▶ [文書の抜粋]:
--

「誰もが正論を語る中で、立場を超えて問題をどう解決するかが今後の議論の焦点である」
熊本大学、谷口功学長のシンポジウム後インタビュー
- インタビュー日本の研究ファンディングを考える日本語記事
- April 27, 2014
「何が問題なのかを明確にした国民的な議論をしなければ、将来展望は拓かれないと思います。」
2013年に開催したScience Talksシンポジウム。地域(地方)大学の中でも工夫をこらし、高い研究力を維持する熊本大学学長の谷口功氏はこう語ります。
「今の日本の研究環境の何が問題なのか?を語る議論はもう聞き飽きた」という方も多くいるでしょう。私たちScience Talksも、そう思います。今語るべきは、数ある問題の中から「何を優先して」解決すべきなのか、「どうやって」「だれが」解決すべきなのか。具体的なアイディアを実現するための議論とは?
このシリーズでは「勝手に第5期科学技術基本計画みんなで作っちゃいました!」の第1弾イベント、サイエンストークス・バー~第5期科学技術基本計画についてもっと知ろう、もっと語ろう~に向けて、今までにサイエンストークスで出てきた第5期に盛り込んでほしい皆さんからのアイディア、今掲示板とTwitterで募集中のアイディアを紹介していきます。
熊本大学学長、谷口功氏の2013年シンポジウム後インタビューです。
谷口氏のシンポジウムでのプレゼンは動画でご覧いただけます。
- Science Talksシンポジウムの「研究費」議論の良かった点、課題はどこでしょうか?
谷口 「いろいろな方の意見が聞けてよかったです。しかし、論点がもう少し整理されないと、根本的な考え方に踏み込んで議論するのかどうか不明であった為、行き違いになることも多いと感じました。

--

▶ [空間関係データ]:
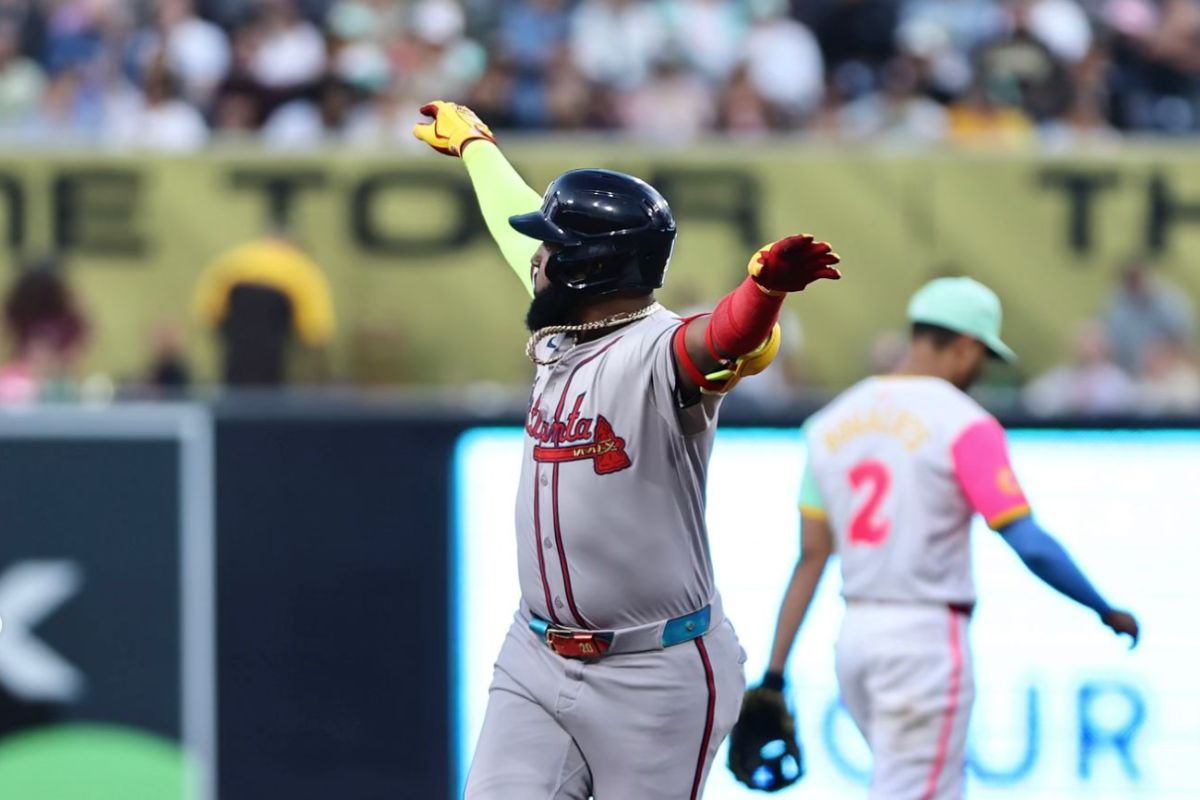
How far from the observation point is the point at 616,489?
4277 millimetres

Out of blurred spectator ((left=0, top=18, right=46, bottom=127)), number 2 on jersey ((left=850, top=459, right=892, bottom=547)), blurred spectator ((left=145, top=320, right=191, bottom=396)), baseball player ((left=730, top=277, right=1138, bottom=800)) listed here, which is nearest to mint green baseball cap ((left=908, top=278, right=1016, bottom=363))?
baseball player ((left=730, top=277, right=1138, bottom=800))

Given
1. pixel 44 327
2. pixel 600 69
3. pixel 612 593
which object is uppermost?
pixel 612 593

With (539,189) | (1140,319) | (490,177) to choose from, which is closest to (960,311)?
(490,177)

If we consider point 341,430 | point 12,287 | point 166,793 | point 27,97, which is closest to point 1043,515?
point 341,430

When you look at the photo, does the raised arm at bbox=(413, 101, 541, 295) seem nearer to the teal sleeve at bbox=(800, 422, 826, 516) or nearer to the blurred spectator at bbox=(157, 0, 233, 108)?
the teal sleeve at bbox=(800, 422, 826, 516)

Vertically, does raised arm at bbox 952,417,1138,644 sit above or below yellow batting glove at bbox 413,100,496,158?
below

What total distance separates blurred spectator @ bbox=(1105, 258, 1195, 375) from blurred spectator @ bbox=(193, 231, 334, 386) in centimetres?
459

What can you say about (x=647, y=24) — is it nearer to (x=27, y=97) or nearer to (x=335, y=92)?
(x=335, y=92)

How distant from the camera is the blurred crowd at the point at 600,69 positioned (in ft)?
40.8

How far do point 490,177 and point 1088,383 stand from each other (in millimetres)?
6597

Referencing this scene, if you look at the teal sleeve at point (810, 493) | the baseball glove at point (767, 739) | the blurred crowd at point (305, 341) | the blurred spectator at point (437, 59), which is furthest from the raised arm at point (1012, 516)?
the blurred spectator at point (437, 59)

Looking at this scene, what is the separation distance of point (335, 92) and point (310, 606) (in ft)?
18.8

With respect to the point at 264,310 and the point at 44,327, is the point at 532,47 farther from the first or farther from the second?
the point at 44,327

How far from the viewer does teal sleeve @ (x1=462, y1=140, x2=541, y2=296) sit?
16.5 ft
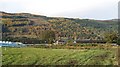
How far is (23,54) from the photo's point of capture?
33750 mm

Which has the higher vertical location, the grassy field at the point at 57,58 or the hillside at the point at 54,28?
the grassy field at the point at 57,58

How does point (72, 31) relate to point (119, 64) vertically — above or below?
below

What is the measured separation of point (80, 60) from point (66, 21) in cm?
11134

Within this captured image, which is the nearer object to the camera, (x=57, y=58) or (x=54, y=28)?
(x=57, y=58)

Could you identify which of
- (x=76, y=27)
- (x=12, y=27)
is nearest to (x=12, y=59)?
(x=12, y=27)

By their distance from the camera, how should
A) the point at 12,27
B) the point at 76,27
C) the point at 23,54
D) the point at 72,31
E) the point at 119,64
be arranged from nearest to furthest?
the point at 119,64 → the point at 23,54 → the point at 12,27 → the point at 72,31 → the point at 76,27

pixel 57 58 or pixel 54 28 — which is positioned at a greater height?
pixel 57 58

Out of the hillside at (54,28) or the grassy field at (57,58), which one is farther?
the hillside at (54,28)

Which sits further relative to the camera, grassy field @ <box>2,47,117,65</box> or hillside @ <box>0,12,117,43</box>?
hillside @ <box>0,12,117,43</box>

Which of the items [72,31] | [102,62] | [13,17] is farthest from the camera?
[13,17]

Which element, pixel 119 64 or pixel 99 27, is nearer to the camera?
pixel 119 64

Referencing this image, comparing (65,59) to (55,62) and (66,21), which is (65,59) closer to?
(55,62)

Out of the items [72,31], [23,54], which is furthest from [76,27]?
[23,54]

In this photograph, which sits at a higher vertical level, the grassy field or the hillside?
the grassy field
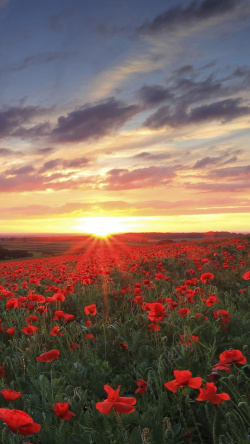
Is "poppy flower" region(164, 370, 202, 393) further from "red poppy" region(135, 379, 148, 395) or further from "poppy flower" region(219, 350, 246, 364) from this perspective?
"red poppy" region(135, 379, 148, 395)

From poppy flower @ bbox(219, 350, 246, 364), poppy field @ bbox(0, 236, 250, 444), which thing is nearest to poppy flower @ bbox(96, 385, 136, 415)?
poppy field @ bbox(0, 236, 250, 444)

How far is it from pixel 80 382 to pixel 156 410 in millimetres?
1054

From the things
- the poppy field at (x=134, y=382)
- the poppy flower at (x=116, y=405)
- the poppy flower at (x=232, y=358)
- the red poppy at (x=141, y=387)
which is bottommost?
the poppy field at (x=134, y=382)

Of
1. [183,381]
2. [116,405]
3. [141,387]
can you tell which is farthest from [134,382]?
[116,405]

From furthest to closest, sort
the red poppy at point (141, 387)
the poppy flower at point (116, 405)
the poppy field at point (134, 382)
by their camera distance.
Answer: the red poppy at point (141, 387) < the poppy field at point (134, 382) < the poppy flower at point (116, 405)

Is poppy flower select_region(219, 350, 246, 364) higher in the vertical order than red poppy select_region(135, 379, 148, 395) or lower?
higher

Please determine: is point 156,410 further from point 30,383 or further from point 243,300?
point 243,300

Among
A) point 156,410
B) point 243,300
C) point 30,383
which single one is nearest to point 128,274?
point 243,300

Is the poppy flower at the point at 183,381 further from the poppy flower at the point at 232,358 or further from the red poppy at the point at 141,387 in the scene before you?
the red poppy at the point at 141,387

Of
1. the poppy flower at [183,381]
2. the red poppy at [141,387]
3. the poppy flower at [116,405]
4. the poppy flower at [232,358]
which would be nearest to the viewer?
the poppy flower at [116,405]

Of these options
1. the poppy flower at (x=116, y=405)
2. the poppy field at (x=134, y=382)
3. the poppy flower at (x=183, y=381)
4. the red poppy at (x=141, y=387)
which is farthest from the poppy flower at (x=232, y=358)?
the poppy flower at (x=116, y=405)

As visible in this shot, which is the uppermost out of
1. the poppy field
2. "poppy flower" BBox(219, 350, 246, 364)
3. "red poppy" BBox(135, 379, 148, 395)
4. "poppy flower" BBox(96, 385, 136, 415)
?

--

▶ [出題内容 1]:
インタビュー記事によると、谷口功氏はどの大学の学長ですか？
▶ [出題内容 2]:
記録のうち、「from this perspective?」を含む行から始めて、記録の最後の行までを一字一句そのまま書き写してください。
インタビュー記事と記録は、互いに関係のない別々の資料です。

▶ [解答例 1]:
熊本大学です。

▶ [解答例 2]:
Is "poppy flower" region(164, 370, 202, 393) further from "red poppy" region(135, 379, 148, 395) or further from "poppy flower" region(219, 350, 246, 364) from this perspective?
"red poppy" region(135, 379, 148, 395)

From poppy flower @ bbox(219, 350, 246, 364), poppy field @ bbox(0, 236, 250, 444), which thing is nearest to poppy flower @ bbox(96, 385, 136, 415)?
poppy field @ bbox(0, 236, 250, 444)

How far is it from pixel 80 382 to pixel 156 410 in millimetres?
1054

From the things
- the poppy field at (x=134, y=382)
- the poppy flower at (x=116, y=405)
- the poppy flower at (x=232, y=358)
- the red poppy at (x=141, y=387)
which is bottommost?
the poppy field at (x=134, y=382)

Of
1. [183,381]
2. [116,405]
3. [141,387]
can you tell which is farthest from [134,382]?
[116,405]

From furthest to closest, sort
the red poppy at point (141, 387)
the poppy flower at point (116, 405)
the poppy field at point (134, 382)
by their camera distance.
Answer: the red poppy at point (141, 387) < the poppy field at point (134, 382) < the poppy flower at point (116, 405)

Is poppy flower select_region(219, 350, 246, 364) higher in the vertical order than red poppy select_region(135, 379, 148, 395) or lower?
higher

Please determine: is point 156,410 further from point 30,383 or further from point 243,300?
point 243,300

Among
A) point 156,410
B) point 243,300
C) point 30,383
which single one is nearest to point 128,274?
point 243,300

Is the poppy flower at the point at 183,381 further from the poppy flower at the point at 232,358 or further from the red poppy at the point at 141,387 in the scene before you?
the red poppy at the point at 141,387

Of
1. the poppy flower at [183,381]
2. the red poppy at [141,387]
3. the poppy flower at [116,405]
4. the poppy flower at [232,358]
which would be nearest to the viewer?
the poppy flower at [116,405]

Of these options
1. the poppy flower at (x=116, y=405)
2. the poppy field at (x=134, y=382)
3. the poppy flower at (x=183, y=381)
4. the red poppy at (x=141, y=387)
which is farthest from the poppy flower at (x=232, y=358)?
the poppy flower at (x=116, y=405)

As visible in this shot, which is the uppermost out of
1. the poppy field
2. "poppy flower" BBox(219, 350, 246, 364)
3. "red poppy" BBox(135, 379, 148, 395)
4. "poppy flower" BBox(96, 385, 136, 415)
?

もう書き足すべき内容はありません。